Most of Ciona RP gene promoters did not appear to have typical TATA boxes around the −30 position, unlike human RP gene promoters. Because the general features of RP gene promoter architecture are usually well conserved in human, chicken, amphibians, and fish (Perry 2005), the absence of TATA boxes in C. intestinalis suggests that RP gene promoters acquired them during an early stage of vertebrate evolution. As a result, we wonder whether RP gene promoters have TATA boxes in primitive vertebrates, such as lamprey. Recent analysis showed that TBP (TATA box- binding protein)-related factor TRF2, but not TBP, is required for transcription of RP genes with polypyrimidine initiator motifs in Drosophila (Wang et al. 2014). Ciona TATA-less RP genes therefore also may use a TRF2-based transcription system.
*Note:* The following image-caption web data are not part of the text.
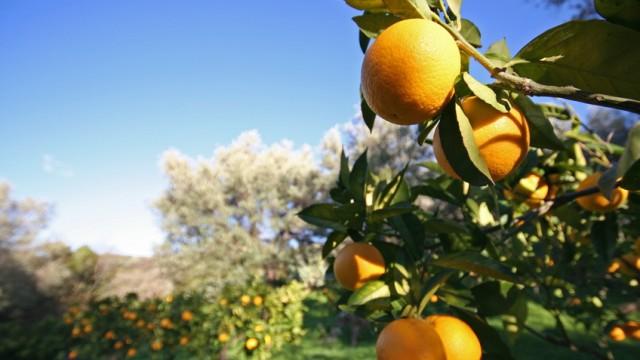 Sizilien Italien Orangen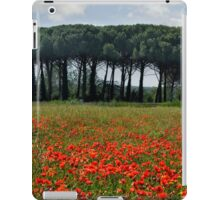 Beautiful Tuscany iPad Case/Skin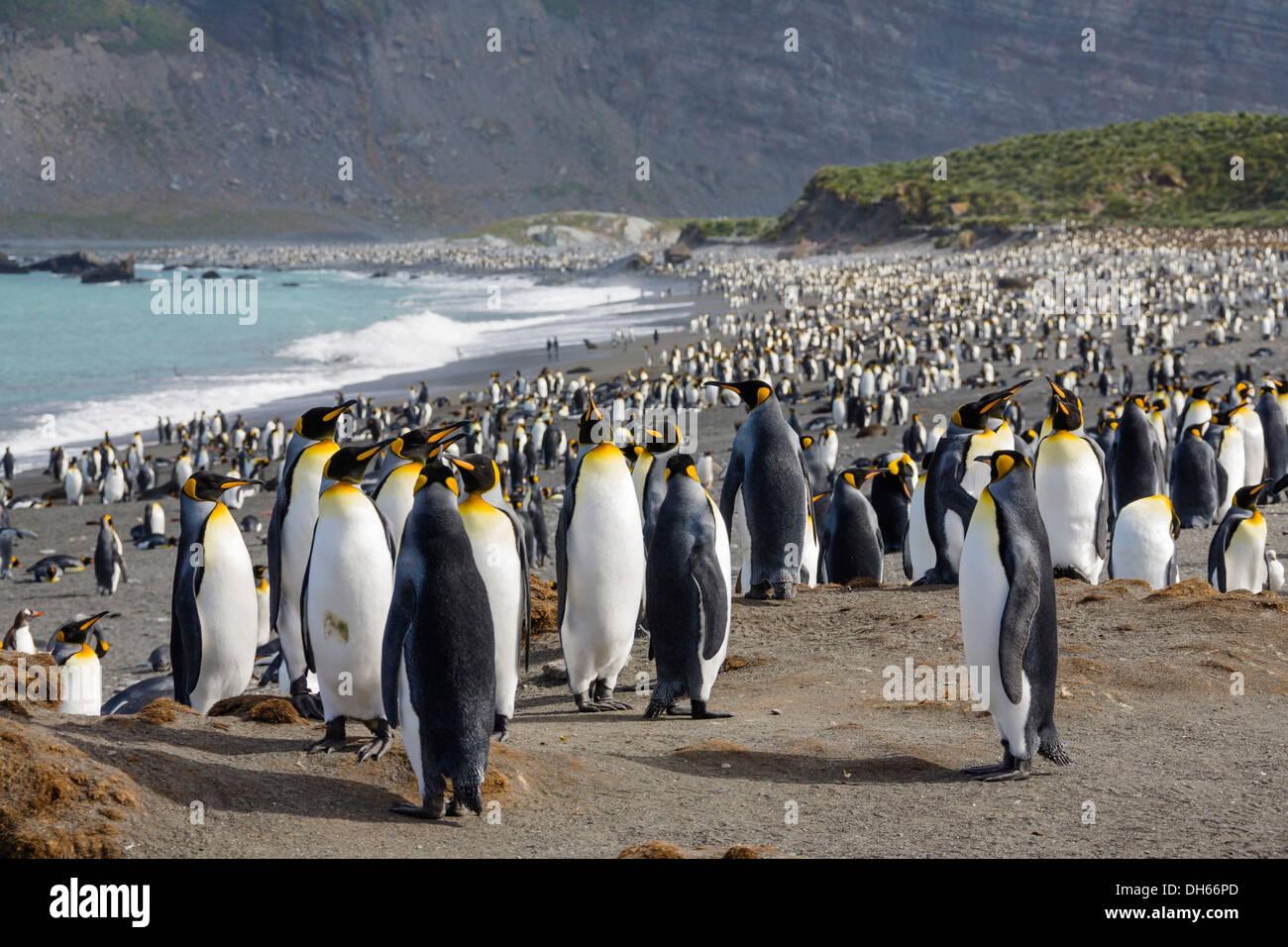 Breeding colony of King Penguins (Aptenodytes patagonicus), Gold Harbour, South Georgia, Subantarctic, Antarctica - Stock Image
Extensive analysis of overrepresented motifs in RP gene promoters have been done in many species, such as human, Drosophila, yeast, C. elegans, and basal metazoans (Tanay et al. 2005; Roepcke et al. 2006; Ma et al. 2009; Perina et al. 2011; Sleumer et al. 2012). Our preliminary study of C. intestinalis RP gene promoters focused only on a polypyrimidine initiator motif and the best-characterized promoter motif, TATA box. Further detailed analysis of RP gene promoter architecture is required to elucidate the transcriptional mechanism of RP genes in C. intestinalis and to understand the evolution of RP gene promoters in chordates.
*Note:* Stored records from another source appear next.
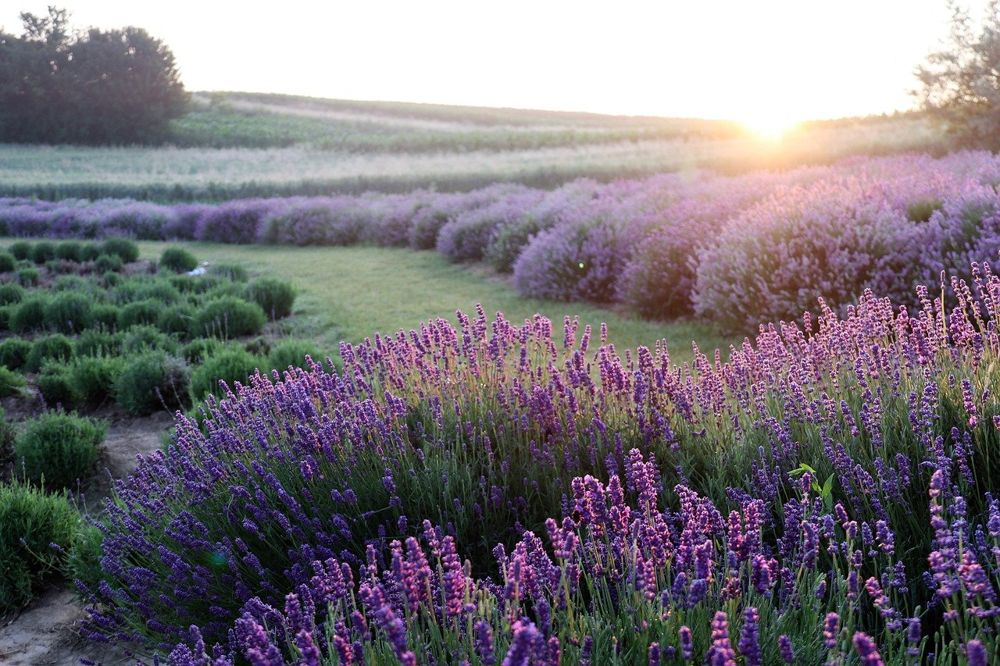 Field and hill with lavender flowers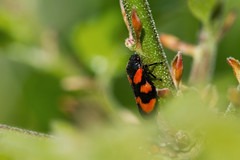 Red-and-black Froghopper (smir_001) Tags: redandblackfroghopper cercopisvulnerate common froghoppers homopterans hoppinginsects redandblack red black green froghopper cercopis vulnerate insecta insect insects invertebrates britishinsects may spring canoneos7d macro closeup nature fauna outdoor wildlife unitedkingdom brownsfolly brownsfollynaturereserve naturereserve britishnaturereserves avonwildlifetrust ukwildlifetrusts bathford bath somerset england spittlebugs cuckoospitinsects
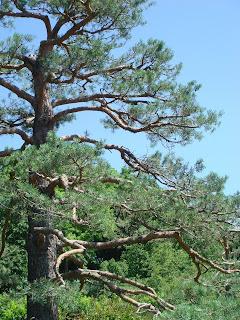 Japanese Tree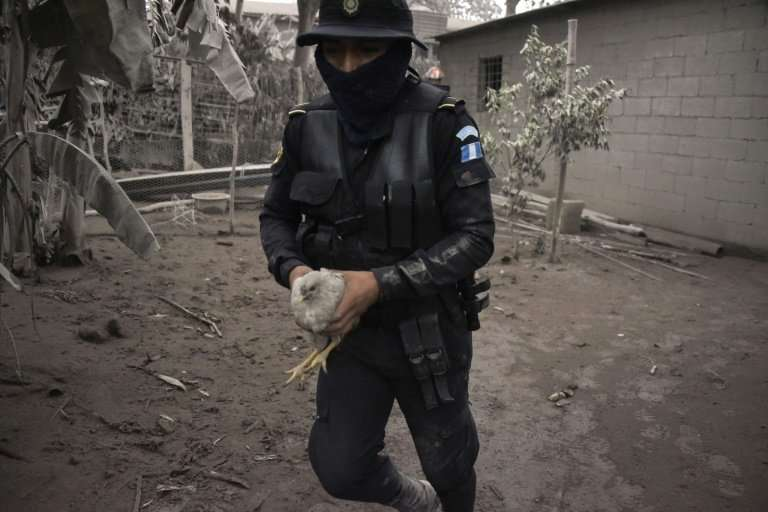 A police officer carries a chicken in the ash-covered village of San Miguel Los Lotes, in Escuintla Department, about 35 km sout
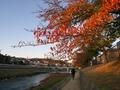 秋の桜並木@高野川畔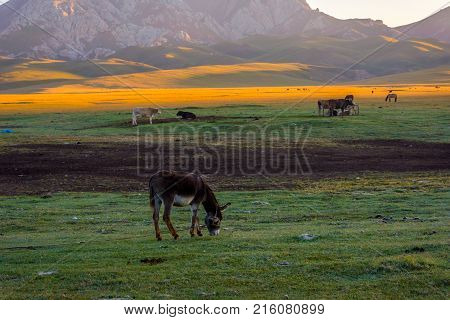 Mountains And Donkey By Song Kul, Kyrgyzstan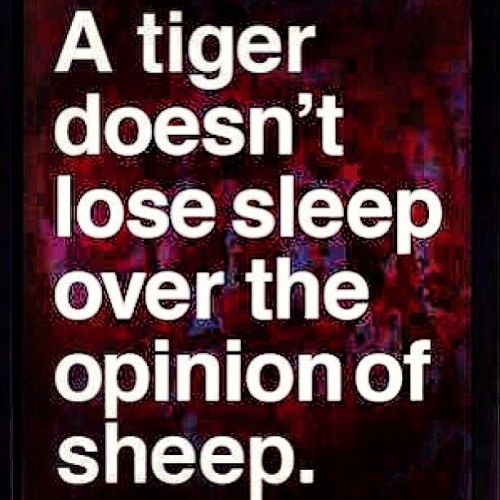 ordinaryguy13:  What are you? Tiger or Sheep? #Open #Mind #Think #Big #Legacy #Entrepreneur
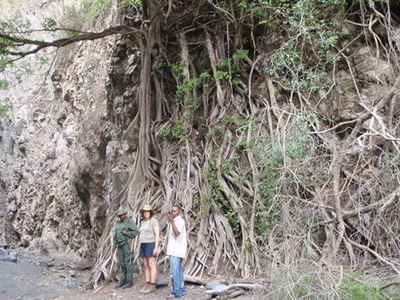 Our armed guard, Tara and Jackson in front of a fig tree roots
In Ciona non-RP promoters, two PyPu dinucleotides (CA and TA) were the most frequently used as TSSs, while only CA was dominantly used in human. This difference probably arises from the A+T-richness of the C. intestinalis genome. Indeed, the T content is higher around the TSS than the A, C, and G content in C. intestinalis promoters (Supplemental Fig. 31). On the other hand, CG was used more often in TSSs in human than in C. intestinalis, reflecting the high GC content of human promoters.
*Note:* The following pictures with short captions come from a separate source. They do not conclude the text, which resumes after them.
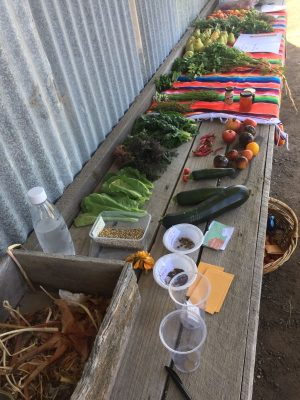 Carome Homestead Produce Swap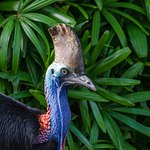 The endangered Southern Cassowary is a regular visitor in the park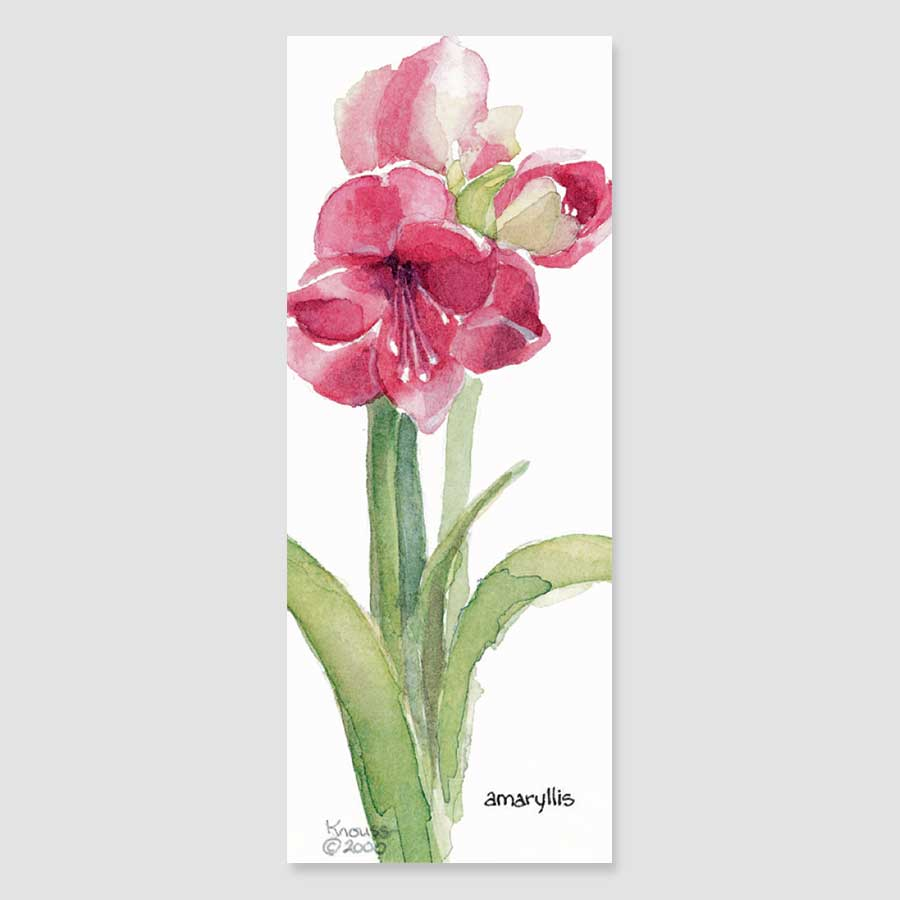 152B amaryllis bookmark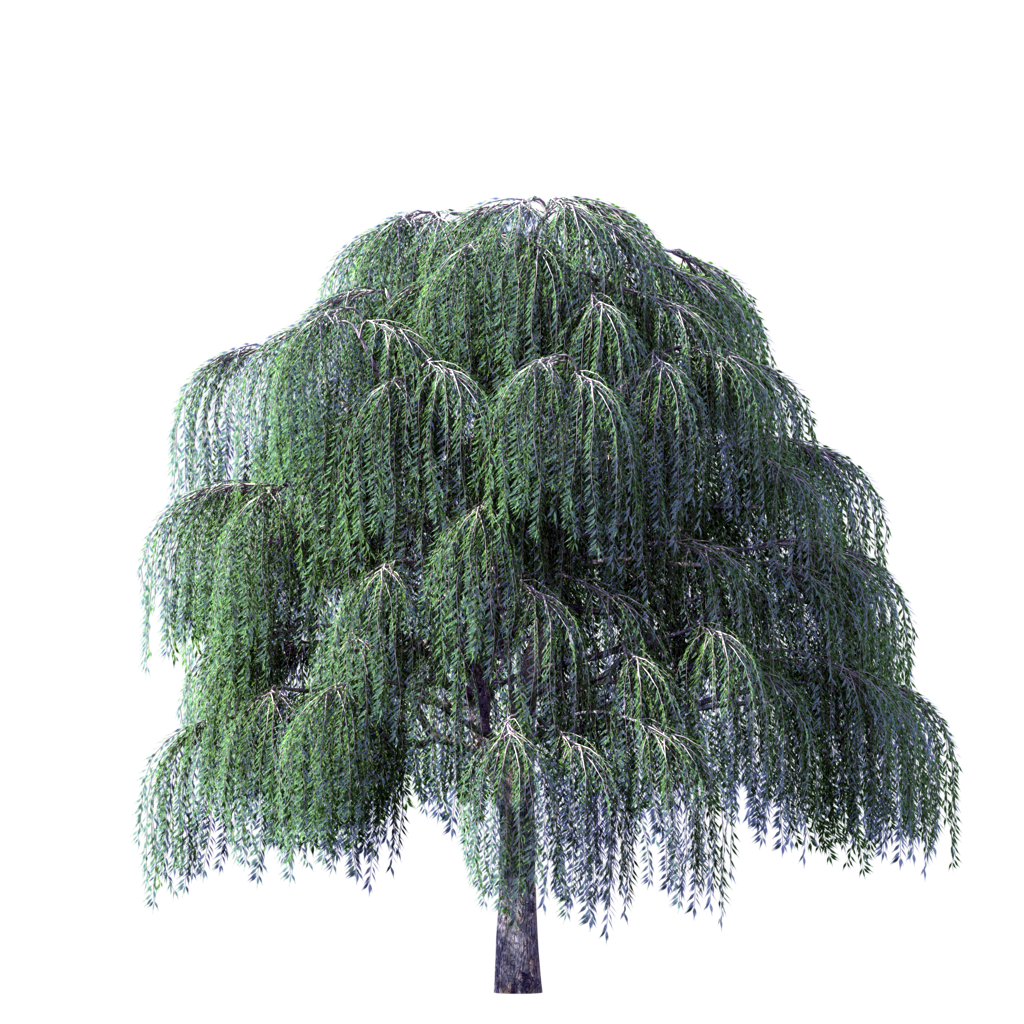 Image weeping willow river. Tree clipart september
In human, TATA-less promoters had a higher CpG content and lower expression specificity than TATA-containing promoters, suggesting that they are associated with CpG islands and housekeeping genes (Yamashita et al. 2005; Carninci et al. 2006; Yang et al. 2007). In C. intestinalis, TATA-less promoters did not exhibit a high CpG content, supporting the hypothesis that C. intestinalis does not have CpG islands (Okamura et al. 2011). Nevertheless, C. intestinalis TATA-less promoters showed lower expression specificity than TATA-containing promoters, like human TATA-less promoters. These results raise a new question: Do Ciona promoters have a substitute for CpG islands that is associated with housekeeping genes? It is presently unknown what elements play an important role in recruitment of RNA polymerase II into Ciona TATA-less promoters. In human broad-type TATA-less promoters, CpG islands can provide multiple binding sites of the transcription factor SP1 that binds to GC box motifs and recruits TBP to promoters (Butler and Kadonaga 2002; Deaton and Bird 2011). Unknown elements in C. intestinalis TATA-less promoters may be present at multiple sites in promoters as do GC boxes in CpG islands and function as binding sites of unknown factors that recruit general transcription factors. To answer whether such elements exist or not, we need more comprehensive and detailed analyses focusing on TATA-less promoters. At least, known polymerase II promoter elements in the JASPAR database (Sandelin et al. 2004) and Drosophila promoter elements (DRE, motif 1, 6, and 7) (Ohler et al. 2002) were not enriched in either sharp-type or broad-type TATA-less promoters (Supplemental Fig. 32).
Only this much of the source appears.